= Problem 1 =
Copy the data items word for word, starting at the line that contains "With this photo" and running through the end of the data items, including both ends. Leave out the pictures.

= Passage provided =
'Lady Randy' onstage at Shakespeare & Company
It was Goldie Hawn who so succinctly summed up the three options for actresses: They can play a babe, a district attorney or "Driving Miss Daisy." Local theater artist Anne Undeland was not happy facing those last two archetypes.
"I'm an actress over 50 and I got so depressed by the relative dearth of good roles for women my age," says Undeland. "In the theatrical canon, we play mothers and grandmothers. Women my age are not allowed to have the full spectrum of romance and tragedy and adventure and sex and motherhood. I decided that I could keep complaining or do something about it."
Undeland picked up her pen and became a playwright. Her first full-length work is "Lady Randy," a portrait of Winston Churchill's mother, who was known for much of her life as Lady Randolph. Undeland performs the lead in WAM Theatre's world premiere production, which opens Saturday and runs through May 5 at Shakespeare & Company in Lenox, Mass.

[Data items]
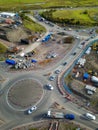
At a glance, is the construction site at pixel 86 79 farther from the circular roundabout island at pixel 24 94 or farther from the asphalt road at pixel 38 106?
the circular roundabout island at pixel 24 94

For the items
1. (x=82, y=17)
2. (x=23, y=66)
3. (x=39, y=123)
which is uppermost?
(x=82, y=17)

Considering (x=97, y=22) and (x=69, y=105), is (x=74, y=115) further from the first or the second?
(x=97, y=22)

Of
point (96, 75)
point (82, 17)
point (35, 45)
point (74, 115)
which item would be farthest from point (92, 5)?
point (74, 115)

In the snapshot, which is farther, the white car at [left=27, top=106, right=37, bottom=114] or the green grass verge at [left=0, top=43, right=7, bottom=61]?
the green grass verge at [left=0, top=43, right=7, bottom=61]

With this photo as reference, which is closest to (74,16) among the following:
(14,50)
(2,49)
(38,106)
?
(14,50)

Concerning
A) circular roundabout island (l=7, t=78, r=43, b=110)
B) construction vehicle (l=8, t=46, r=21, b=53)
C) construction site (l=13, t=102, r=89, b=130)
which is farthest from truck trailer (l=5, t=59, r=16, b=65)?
construction site (l=13, t=102, r=89, b=130)

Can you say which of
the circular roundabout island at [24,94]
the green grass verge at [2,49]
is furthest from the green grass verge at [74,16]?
the circular roundabout island at [24,94]

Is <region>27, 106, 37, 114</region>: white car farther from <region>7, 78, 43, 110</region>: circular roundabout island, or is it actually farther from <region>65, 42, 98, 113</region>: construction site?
<region>65, 42, 98, 113</region>: construction site

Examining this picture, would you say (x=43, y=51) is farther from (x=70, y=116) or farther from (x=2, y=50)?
(x=70, y=116)
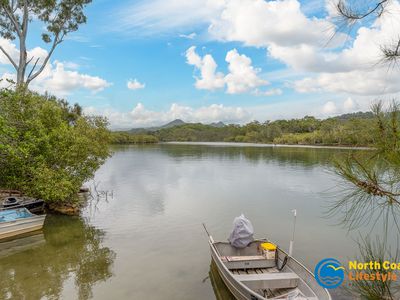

= Problem 2 =
Translate this sentence from the article about "Lady Randy" into Spanish: "Undeland picked up her pen and became a playwright."

= Expected answer 1 =
With this photo as reference, which is closest to (74,16) among the following:
(14,50)
(2,49)
(38,106)
?
(14,50)

Concerning
A) circular roundabout island (l=7, t=78, r=43, b=110)
B) construction vehicle (l=8, t=46, r=21, b=53)
C) construction site (l=13, t=102, r=89, b=130)
which is farthest from truck trailer (l=5, t=59, r=16, b=65)?
construction site (l=13, t=102, r=89, b=130)

Can you say which of
the circular roundabout island at [24,94]
the green grass verge at [2,49]
is furthest from the green grass verge at [74,16]?
the circular roundabout island at [24,94]

Is <region>27, 106, 37, 114</region>: white car farther from <region>7, 78, 43, 110</region>: circular roundabout island, or is it actually farther from <region>65, 42, 98, 113</region>: construction site?
<region>65, 42, 98, 113</region>: construction site

Examining this picture, would you say (x=43, y=51) is farther from (x=70, y=116) or farther from (x=2, y=50)?
(x=70, y=116)

= Expected answer 2 =
Undeland tomó la pluma y se convirtió en dramaturga.